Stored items
--------------------
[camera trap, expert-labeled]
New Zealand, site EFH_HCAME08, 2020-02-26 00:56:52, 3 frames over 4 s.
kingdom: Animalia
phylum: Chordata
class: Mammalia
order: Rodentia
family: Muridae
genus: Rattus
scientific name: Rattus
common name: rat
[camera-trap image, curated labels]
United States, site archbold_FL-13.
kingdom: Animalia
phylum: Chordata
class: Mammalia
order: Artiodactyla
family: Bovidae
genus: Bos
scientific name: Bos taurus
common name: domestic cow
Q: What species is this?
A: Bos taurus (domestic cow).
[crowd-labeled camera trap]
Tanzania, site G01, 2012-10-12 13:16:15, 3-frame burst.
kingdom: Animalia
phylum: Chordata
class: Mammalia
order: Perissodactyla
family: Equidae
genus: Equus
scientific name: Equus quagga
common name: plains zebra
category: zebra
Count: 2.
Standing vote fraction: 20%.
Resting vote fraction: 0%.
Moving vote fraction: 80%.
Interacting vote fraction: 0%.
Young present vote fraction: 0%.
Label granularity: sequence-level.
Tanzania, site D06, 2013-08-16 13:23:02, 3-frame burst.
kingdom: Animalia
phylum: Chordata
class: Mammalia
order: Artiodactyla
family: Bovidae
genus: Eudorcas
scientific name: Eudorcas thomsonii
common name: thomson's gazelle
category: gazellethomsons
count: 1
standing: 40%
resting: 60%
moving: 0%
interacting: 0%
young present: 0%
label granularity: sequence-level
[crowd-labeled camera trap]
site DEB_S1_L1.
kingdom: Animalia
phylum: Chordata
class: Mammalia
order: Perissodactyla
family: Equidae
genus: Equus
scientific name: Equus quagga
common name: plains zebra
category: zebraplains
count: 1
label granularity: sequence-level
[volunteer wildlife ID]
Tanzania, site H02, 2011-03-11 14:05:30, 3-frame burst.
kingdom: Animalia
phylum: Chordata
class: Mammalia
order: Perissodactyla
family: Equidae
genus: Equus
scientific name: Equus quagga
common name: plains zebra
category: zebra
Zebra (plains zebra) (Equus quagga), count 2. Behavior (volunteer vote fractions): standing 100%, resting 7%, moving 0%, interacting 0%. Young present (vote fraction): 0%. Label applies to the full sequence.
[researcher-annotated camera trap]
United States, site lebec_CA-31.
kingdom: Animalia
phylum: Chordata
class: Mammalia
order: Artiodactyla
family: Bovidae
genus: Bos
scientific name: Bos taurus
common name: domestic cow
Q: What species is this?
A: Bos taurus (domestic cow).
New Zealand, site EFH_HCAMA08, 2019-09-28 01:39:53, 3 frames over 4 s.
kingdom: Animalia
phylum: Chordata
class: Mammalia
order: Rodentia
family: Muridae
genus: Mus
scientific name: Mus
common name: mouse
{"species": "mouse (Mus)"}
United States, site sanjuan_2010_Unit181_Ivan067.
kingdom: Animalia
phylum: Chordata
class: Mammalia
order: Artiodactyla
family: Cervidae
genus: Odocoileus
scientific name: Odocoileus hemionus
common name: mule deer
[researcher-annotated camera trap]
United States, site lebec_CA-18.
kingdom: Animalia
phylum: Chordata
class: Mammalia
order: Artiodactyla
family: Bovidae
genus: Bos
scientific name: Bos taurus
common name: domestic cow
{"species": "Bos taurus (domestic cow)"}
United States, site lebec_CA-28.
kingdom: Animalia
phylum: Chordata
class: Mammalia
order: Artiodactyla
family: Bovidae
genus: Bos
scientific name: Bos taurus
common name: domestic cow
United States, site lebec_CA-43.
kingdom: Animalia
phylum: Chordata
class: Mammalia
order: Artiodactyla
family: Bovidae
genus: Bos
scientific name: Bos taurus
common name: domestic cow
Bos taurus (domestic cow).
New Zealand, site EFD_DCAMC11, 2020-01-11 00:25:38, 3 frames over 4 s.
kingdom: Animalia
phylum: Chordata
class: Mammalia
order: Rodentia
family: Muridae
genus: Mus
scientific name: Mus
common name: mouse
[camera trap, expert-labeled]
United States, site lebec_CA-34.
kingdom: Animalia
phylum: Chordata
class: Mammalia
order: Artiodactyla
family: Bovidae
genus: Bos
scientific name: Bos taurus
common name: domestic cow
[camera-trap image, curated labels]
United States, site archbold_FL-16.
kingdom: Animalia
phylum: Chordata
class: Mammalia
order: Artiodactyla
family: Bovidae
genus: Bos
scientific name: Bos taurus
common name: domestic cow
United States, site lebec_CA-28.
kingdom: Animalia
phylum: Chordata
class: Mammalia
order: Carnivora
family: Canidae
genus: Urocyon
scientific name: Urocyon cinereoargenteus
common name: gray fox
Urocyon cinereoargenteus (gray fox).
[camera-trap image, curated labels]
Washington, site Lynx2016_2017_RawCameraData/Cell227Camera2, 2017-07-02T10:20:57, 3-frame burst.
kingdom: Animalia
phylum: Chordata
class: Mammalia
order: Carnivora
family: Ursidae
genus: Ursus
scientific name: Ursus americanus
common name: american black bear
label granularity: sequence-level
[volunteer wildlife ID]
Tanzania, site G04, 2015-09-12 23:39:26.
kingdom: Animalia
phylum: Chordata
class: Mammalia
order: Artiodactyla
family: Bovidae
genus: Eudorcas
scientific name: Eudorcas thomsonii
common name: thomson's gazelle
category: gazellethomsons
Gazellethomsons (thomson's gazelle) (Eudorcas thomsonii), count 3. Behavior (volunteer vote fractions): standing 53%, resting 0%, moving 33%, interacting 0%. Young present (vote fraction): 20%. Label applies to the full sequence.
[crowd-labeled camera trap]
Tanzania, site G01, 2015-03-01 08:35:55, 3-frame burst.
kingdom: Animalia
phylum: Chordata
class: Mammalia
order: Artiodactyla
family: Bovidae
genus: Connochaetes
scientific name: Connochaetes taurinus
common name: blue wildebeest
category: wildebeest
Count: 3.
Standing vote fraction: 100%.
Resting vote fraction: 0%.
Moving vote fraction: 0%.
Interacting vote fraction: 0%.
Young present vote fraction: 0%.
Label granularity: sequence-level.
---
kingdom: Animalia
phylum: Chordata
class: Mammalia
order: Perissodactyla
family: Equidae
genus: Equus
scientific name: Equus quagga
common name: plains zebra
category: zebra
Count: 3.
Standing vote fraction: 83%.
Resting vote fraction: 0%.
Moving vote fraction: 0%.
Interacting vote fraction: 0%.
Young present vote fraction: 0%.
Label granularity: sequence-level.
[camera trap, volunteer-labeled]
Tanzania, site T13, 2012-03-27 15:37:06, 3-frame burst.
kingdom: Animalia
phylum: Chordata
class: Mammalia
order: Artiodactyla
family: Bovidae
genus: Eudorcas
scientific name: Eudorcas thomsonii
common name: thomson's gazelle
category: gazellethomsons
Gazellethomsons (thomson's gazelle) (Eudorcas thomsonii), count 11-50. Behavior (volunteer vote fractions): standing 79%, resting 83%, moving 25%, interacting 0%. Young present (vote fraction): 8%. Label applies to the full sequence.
--------------------
WORK INSTRUCTION
Could you find every line in the records above that contains the word "frames" and copy it?

EXERCISE ANSWER
New Zealand, site EFH_HCAME08, 2020-02-26 00:56:52, 3 frames over 4 s.
New Zealand, site EFH_HCAMA08, 2019-09-28 01:39:53, 3 frames over 4 s.
New Zealand, site EFD_DCAMC11, 2020-01-11 00:25:38, 3 frames over 4 s.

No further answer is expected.